Two-dimensional layered Janus-In2SeTe/C2N van der Waals heterostructures for photocatalysis and photovoltaics: first-principles calculations

Abstract

Constructing two-dimensional (2D) van der Waals heterostructures (vdWHs) with type-II band alignments has recently emerged as a promising strategy to obtain desirable optoelectronic devices. In this work, by density functional theory calculations we systematically investigate the stabilities, band structures and potential photocatalytic and photovoltaic properties of the vdWHs fabricated by combining 2D Janus-In₂SeTe with a C₂N monolayer. Herein, two types of Janus-In₂SeTe/C₂N vdWHs are considered: TeIn₂Se/C₂N and SeIn₂Te/C₂N heterostructures. The calculation results show that these systems possess direct gaps, type-II band alignments, low exciton binding energies, high carrier mobilities with asymmetry and strong light-harvesting ability in the UV-visible region.

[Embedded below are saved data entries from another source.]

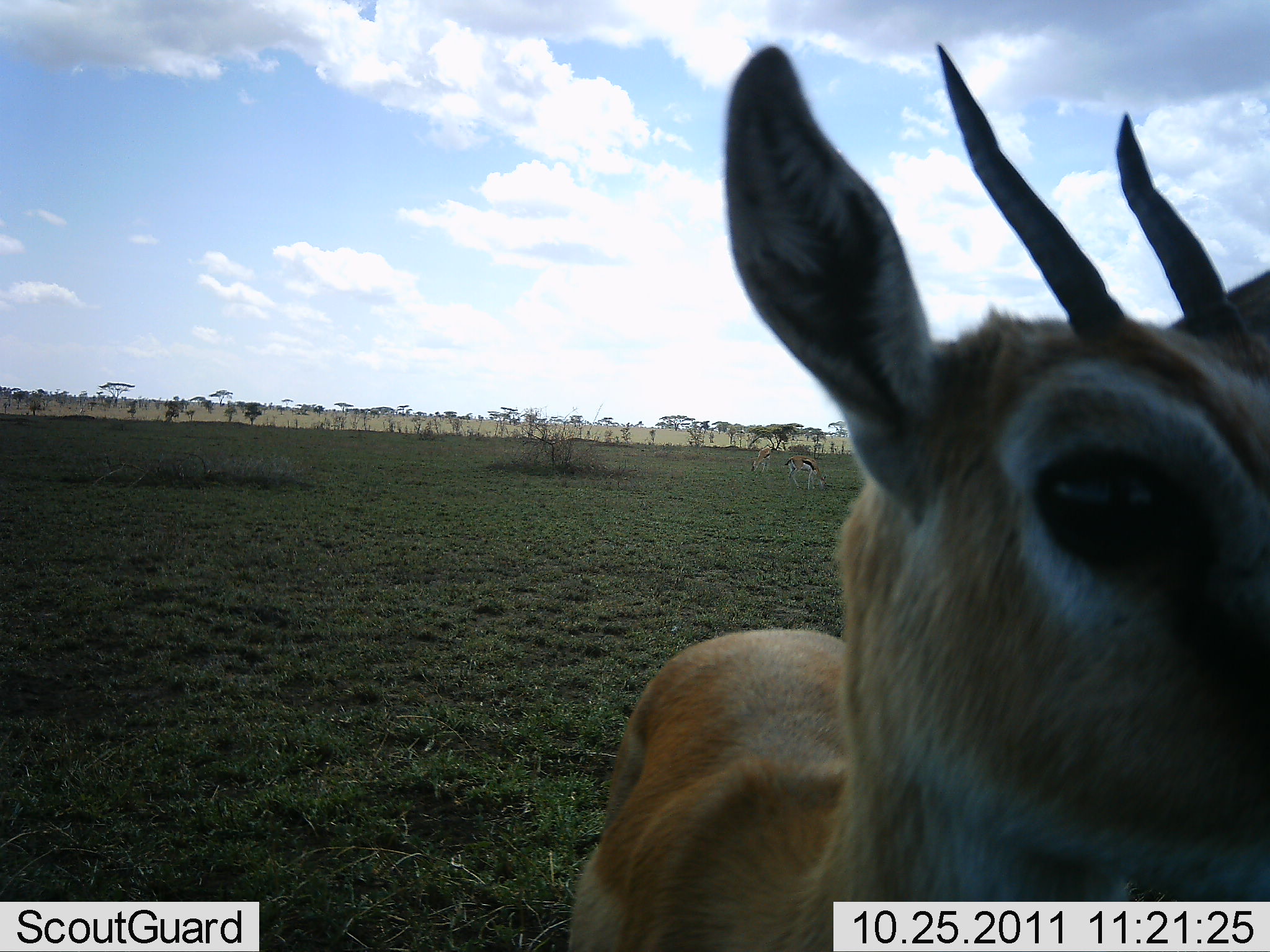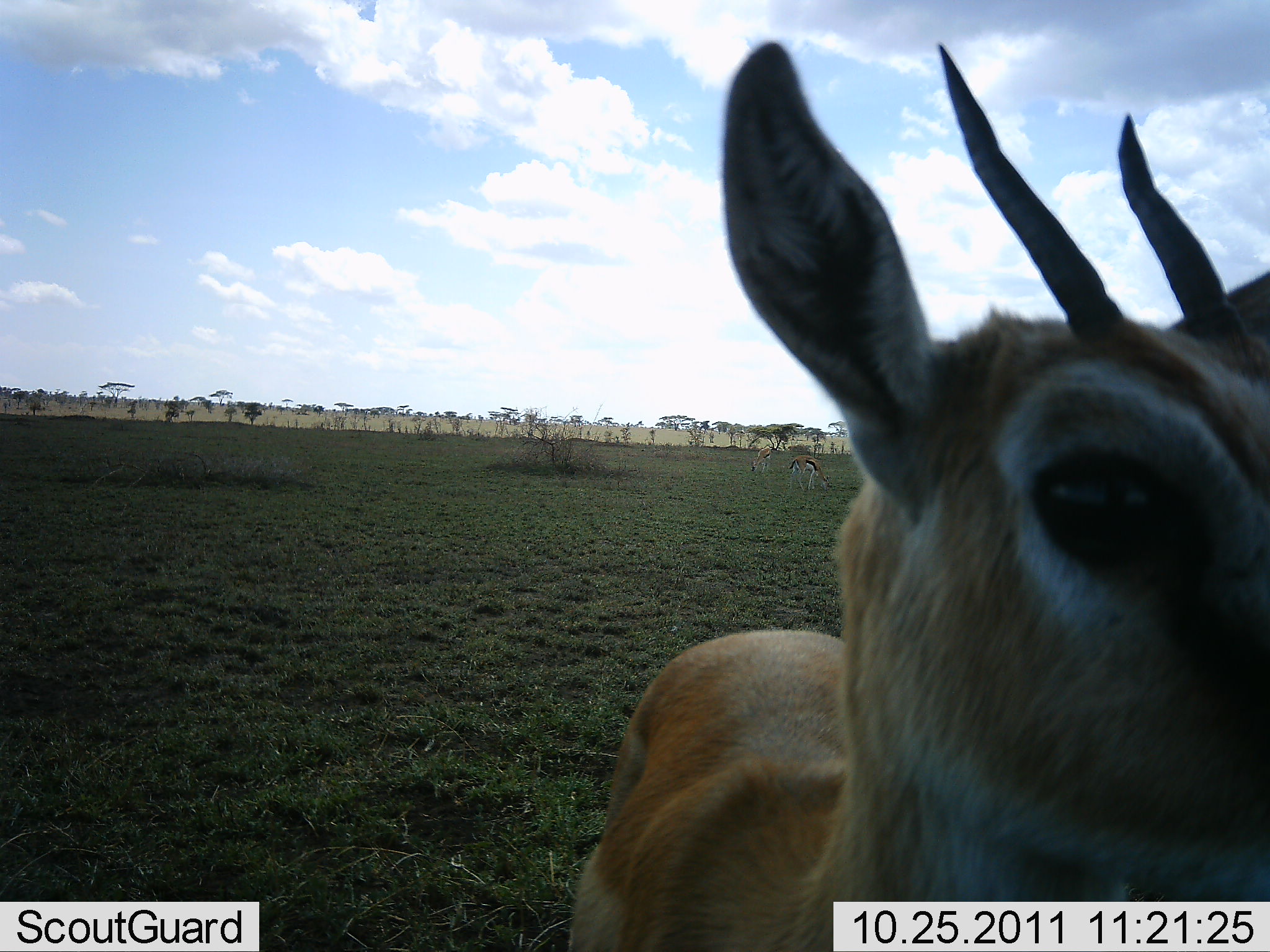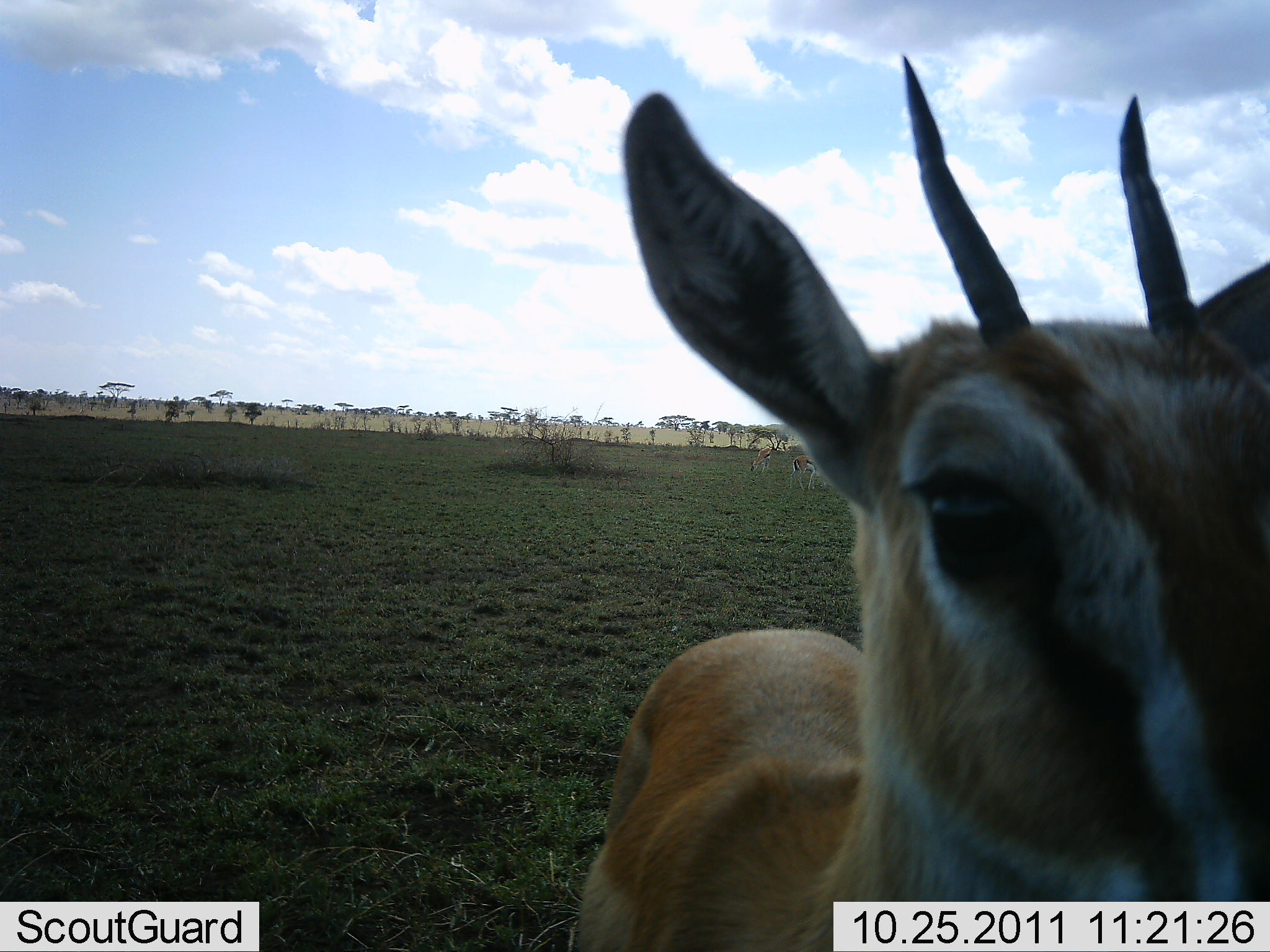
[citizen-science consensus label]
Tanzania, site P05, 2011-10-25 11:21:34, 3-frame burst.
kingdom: Animalia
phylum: Chordata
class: Mammalia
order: Artiodactyla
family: Bovidae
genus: Eudorcas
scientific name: Eudorcas thomsonii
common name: thomson's gazelle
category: gazellethomsons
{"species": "gazellethomsons (thomson's gazelle) (Eudorcas thomsonii)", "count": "1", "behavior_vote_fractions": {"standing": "85%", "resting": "0%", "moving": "0%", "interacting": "38%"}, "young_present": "0%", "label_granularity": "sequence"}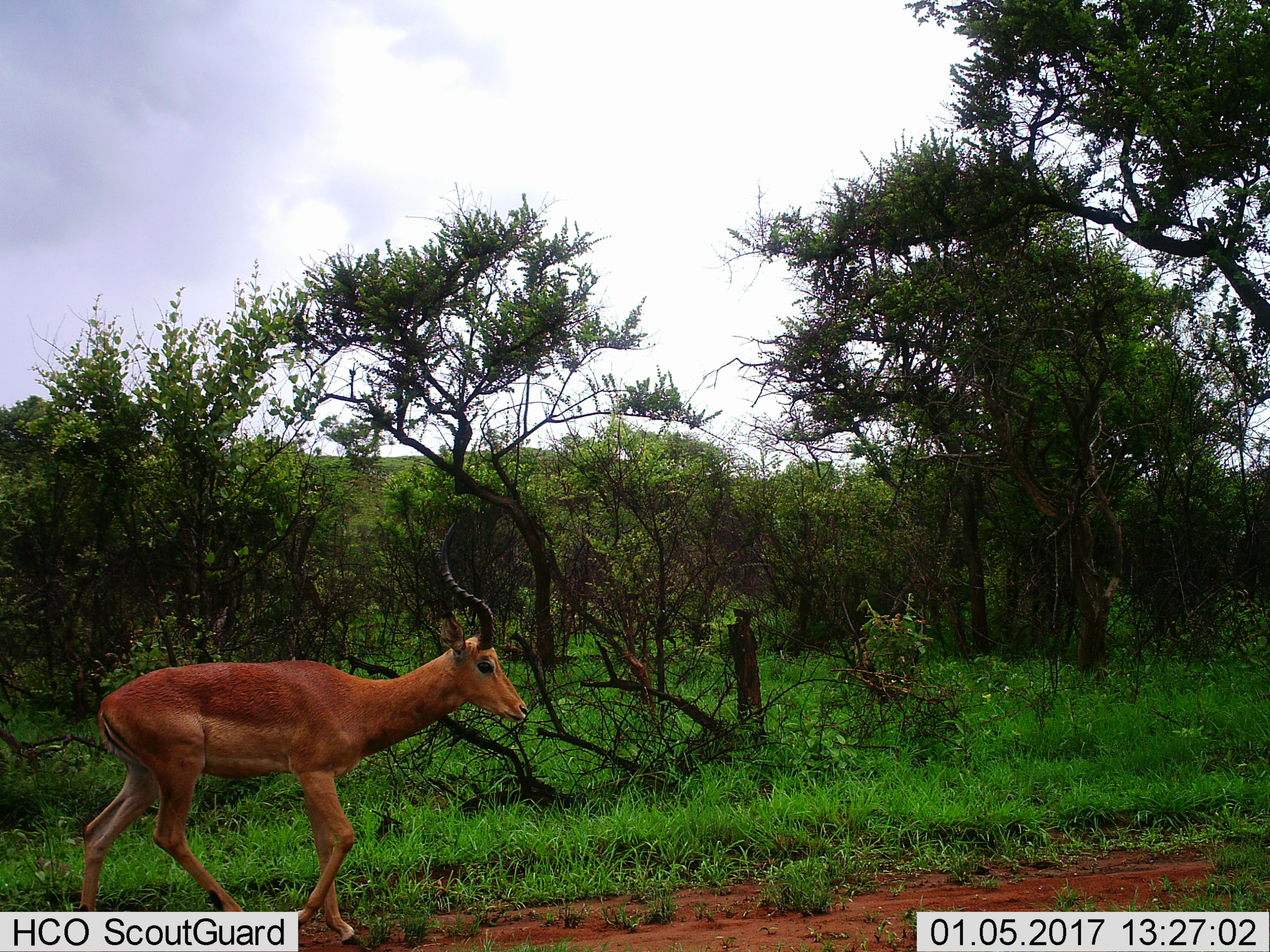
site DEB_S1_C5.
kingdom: Animalia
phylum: Chordata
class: Mammalia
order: Artiodactyla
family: Bovidae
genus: Aepyceros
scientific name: Aepyceros melampus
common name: impala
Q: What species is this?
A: Impala (Aepyceros melampus).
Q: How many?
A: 1.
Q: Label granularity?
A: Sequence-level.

Remarkably, the band-edge positions of both the vdWHs perfectly straddle the water redox potential energies at certain pHs, enabling them to be very promising photocatalysts for overall water splitting. Besides, the power conversion efficiency can be as high as 18.25% and 21.47% for TeIn₂Se/C₂N and SeIn₂Te/C₂N vdWHs, respectively. These extraordinary properties render Janus-In₂SeTe/C₂N vdWHs to have great potential applications in the fields of clean and sustainable energy.